It's a good idea to test the model function out before you use it. The plot below shows four sets of curves generated by SecondOrderSystemPowerSpectrum. The critically damped response is flat from low frequency until approximately $ f_0 $, after which it falls with a slope of -4. The underdamped response exhibits a narrow peak near $ f_0 $ and then decreases with slope -4 at high frequencies. Both overdamped systems are flat at low frequencies. They decrease with slope -2 at intermediate frequencies from approximately $ \frac{f_0}{\zeta} $ to $ f_0 $, after which the response falls with slope -4. It's comforting to see that the curves have the expected shape.

Second Order System Response Versus Zeta.png

Initial guesses

nlinfit requires an initial value for each of the three model parameters, contained in a 1x3 vector. (nlinfit infers the number of model parameters from the size of the Initial guess vector.) $ P_0 $ is the easiest of the three parameters to estimate. Just take a look at the low-frequency intercept of the PSD plot. The plot hits the axis at almost exactly $ 10^{-5}\frac{\text{AU}^2}{\text{Hz}} $.

It is probably easiest to estimate the damping ratio by plugging round values into the equation for $ \zeta $:

$ \zeta = \frac{3 \pi \eta D}{\sqrt{k m}} $.

Assuming a bead diameter of 3.2 μm, a solvent viscosity of 10-3 Pascal seconds, and a material density of 2.5 grams per cc, ζ is on the order of 1.5 x 105.

A guess for $ f_0 $ can be found by noting that the knee in the curve occurs at about 200 Hz. The knee occurs at $ \zeta f_0 $, so the initial guess is $ f_0 = 1.5 \times 10^5 200 \text{Hz} = 3 \times 10^7 \text{Hz} $ The initial guess vector looks like this:

initialGuesses = [ 3e7, 1.5e5, 1e-5 ];

Get set …

The first step of all regressions is to plot the observations and the model function evaluated with the initial guesses versus the independent variable on a single set of axes. Don't attempt to run nlinfit until you've done this plot. It is much easier to ensure that the arguments to nlinfit are plausible before you invoke it than to debug a screen full of cryptic, red text afterwards. Side effects of premature regression include confusion, waste of time, fatigue, irritability, alopecia, and feelings of frustration. Contact your professor if your regression lasts more than four hours. There is no chance that nlinfit will succeed if there is a problem with one of its arguments.

Go ahead ... do the plot.

Data And Model with Initial Guesses.png

Now we can proceed with confidence that the arguments to nlinfit are credible.

Go ... first attempt

The plot below shows the results of running the regression using the data, model, and initial guesses developed so far. The green line on the plot shows the model function evaluated with best-fit parameters $ \hat{\beta} $. The best-fit model nicely overlaps the measured data.

BadRegressionNumber1.png

Success! Great curves!

Not so fast. If you let the alluring, overlapping blue and green curves in the plot above get you excited, go back and reread this page from the beginning. Much more scrutiny is required. On top of the usual reasons to be skeptical, an additional cause for concern materialized in the console output window. MATLAB barfed up a long, impenetrable, word salad of foreboding red verbiage. Running the regression triggered two different warnings.

The first warning repeated itself about a dozen times, each time with a slightly different value of "tol":

Warning: Rank deficient, rank = 2, tol =  1.099158e-10.

★ ★ ★ ★ ★ ★ ★

## WHAT NEEDS TO BE DONE
According to the passage on fitting a power spectrum with nlinfit, how many different warnings did running the regression trigger?

## LISTING
★ ★ ★ ★ ★ ★ ★

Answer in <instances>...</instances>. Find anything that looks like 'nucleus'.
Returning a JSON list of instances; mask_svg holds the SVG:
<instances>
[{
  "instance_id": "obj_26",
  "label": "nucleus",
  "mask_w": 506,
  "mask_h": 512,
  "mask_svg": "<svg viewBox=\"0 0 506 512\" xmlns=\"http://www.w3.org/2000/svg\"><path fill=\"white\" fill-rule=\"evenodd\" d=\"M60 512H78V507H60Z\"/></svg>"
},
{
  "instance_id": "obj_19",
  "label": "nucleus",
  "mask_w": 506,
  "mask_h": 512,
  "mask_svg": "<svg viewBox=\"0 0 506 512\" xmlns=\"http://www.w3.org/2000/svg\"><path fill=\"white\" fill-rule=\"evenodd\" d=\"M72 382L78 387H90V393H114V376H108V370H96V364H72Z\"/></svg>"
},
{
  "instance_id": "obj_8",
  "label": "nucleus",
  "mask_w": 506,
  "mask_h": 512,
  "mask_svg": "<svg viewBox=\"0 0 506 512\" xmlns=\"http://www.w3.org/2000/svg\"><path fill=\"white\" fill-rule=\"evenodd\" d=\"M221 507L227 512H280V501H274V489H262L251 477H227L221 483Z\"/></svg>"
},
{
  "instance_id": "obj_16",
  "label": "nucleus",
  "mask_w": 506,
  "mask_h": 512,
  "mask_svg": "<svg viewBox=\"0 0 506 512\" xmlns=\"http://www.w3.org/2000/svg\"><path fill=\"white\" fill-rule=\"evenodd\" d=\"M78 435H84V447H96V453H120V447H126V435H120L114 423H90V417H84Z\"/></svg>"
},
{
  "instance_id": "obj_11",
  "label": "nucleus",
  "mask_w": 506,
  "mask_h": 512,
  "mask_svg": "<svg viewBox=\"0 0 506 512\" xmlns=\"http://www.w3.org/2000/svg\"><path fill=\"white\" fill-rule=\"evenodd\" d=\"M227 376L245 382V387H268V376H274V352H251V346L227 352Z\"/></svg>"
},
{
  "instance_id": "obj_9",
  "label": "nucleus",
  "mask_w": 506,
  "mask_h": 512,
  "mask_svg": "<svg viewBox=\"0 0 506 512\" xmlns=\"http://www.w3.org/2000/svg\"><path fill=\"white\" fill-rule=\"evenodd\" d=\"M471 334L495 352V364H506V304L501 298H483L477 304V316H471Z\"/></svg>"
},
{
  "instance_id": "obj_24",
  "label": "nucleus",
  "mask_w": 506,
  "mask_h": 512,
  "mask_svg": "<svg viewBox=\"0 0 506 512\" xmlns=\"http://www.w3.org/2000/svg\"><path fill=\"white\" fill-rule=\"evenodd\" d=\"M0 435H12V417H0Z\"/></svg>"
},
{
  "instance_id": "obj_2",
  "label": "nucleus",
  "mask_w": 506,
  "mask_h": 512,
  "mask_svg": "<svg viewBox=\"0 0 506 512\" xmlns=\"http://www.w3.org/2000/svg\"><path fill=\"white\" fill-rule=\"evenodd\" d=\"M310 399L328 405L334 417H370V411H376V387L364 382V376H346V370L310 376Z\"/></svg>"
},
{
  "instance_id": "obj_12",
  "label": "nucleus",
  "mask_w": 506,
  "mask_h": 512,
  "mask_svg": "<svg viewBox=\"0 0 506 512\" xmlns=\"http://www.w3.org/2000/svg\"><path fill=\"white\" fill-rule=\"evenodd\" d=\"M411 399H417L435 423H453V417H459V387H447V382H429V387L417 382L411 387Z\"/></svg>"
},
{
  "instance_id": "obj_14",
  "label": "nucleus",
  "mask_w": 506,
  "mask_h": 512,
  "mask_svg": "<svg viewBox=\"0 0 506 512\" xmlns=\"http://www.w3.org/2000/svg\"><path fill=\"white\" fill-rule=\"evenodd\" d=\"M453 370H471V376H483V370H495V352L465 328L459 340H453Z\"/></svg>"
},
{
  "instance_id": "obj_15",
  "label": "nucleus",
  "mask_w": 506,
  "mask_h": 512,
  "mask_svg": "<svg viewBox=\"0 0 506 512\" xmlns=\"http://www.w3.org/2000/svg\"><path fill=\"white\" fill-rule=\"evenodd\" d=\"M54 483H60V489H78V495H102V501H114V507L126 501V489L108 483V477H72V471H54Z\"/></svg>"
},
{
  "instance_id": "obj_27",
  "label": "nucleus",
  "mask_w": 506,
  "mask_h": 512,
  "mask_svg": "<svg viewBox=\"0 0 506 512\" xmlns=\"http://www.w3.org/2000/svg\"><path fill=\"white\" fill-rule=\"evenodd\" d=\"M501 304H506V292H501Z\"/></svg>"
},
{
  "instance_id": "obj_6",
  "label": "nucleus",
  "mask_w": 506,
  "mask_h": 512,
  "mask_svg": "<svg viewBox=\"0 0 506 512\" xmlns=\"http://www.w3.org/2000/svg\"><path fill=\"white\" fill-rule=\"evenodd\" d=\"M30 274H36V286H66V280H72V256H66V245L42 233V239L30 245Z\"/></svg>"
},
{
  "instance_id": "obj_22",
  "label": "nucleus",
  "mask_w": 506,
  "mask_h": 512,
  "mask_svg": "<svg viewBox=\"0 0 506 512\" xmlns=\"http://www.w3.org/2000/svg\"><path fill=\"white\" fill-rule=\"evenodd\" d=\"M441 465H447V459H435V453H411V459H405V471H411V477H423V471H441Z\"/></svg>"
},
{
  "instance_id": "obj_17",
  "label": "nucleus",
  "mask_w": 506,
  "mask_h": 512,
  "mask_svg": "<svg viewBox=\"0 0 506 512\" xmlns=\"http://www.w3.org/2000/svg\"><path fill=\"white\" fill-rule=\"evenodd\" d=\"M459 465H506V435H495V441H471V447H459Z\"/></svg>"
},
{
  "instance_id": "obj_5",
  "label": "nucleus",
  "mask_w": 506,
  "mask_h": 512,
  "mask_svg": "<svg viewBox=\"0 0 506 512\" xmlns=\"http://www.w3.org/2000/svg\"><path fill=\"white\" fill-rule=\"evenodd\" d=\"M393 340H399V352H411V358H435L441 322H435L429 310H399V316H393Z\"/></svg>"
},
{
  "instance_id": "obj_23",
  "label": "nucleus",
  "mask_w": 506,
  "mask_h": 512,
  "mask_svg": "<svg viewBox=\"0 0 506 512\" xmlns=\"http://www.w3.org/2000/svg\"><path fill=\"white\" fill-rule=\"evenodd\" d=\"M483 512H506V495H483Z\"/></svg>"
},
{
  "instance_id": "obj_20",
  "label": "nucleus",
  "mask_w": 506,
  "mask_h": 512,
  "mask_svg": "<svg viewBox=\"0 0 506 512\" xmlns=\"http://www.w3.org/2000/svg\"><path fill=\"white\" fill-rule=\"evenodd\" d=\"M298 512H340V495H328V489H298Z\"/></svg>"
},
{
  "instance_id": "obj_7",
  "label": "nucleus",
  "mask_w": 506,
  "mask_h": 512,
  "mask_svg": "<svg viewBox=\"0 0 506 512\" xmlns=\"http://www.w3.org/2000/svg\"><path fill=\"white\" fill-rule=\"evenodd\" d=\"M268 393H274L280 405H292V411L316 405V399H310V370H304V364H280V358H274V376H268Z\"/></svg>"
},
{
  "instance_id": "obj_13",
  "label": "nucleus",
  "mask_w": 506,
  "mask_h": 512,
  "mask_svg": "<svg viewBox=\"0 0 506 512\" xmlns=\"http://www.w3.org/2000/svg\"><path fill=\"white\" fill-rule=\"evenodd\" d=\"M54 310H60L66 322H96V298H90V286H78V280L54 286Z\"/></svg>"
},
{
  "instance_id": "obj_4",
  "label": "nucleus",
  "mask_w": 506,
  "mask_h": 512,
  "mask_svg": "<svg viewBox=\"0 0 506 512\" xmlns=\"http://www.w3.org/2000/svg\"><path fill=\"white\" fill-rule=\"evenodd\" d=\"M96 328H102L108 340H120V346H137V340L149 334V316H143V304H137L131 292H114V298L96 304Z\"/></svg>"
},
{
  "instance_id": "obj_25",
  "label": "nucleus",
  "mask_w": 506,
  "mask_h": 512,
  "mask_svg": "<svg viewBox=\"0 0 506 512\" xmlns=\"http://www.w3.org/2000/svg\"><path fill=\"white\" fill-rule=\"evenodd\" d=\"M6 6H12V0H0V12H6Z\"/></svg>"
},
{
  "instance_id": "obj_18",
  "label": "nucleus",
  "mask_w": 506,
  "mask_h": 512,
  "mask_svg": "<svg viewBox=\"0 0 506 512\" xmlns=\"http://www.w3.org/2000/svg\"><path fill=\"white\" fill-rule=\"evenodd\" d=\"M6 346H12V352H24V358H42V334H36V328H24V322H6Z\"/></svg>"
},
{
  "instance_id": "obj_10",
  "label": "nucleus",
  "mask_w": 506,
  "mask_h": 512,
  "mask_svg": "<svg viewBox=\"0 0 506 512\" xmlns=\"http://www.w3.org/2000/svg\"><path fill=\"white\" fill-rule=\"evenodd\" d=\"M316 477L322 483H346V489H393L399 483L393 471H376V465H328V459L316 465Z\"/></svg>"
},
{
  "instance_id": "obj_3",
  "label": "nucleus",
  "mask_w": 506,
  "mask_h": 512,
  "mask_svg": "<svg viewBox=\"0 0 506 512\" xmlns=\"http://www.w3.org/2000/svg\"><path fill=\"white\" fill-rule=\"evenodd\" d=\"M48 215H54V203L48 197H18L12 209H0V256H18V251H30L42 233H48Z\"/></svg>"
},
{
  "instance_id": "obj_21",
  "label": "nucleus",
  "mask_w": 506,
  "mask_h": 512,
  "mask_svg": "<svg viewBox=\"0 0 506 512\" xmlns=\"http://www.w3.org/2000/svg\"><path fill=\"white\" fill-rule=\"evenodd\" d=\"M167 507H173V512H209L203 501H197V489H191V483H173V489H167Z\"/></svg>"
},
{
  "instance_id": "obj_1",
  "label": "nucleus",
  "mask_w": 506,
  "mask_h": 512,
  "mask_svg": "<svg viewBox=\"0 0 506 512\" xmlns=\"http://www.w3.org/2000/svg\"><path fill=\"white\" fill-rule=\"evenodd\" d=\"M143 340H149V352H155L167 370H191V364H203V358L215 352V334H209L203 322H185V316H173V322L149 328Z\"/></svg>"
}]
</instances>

★ ★ ★ ★ ★ ★ ★

## THE ANSWER
Two.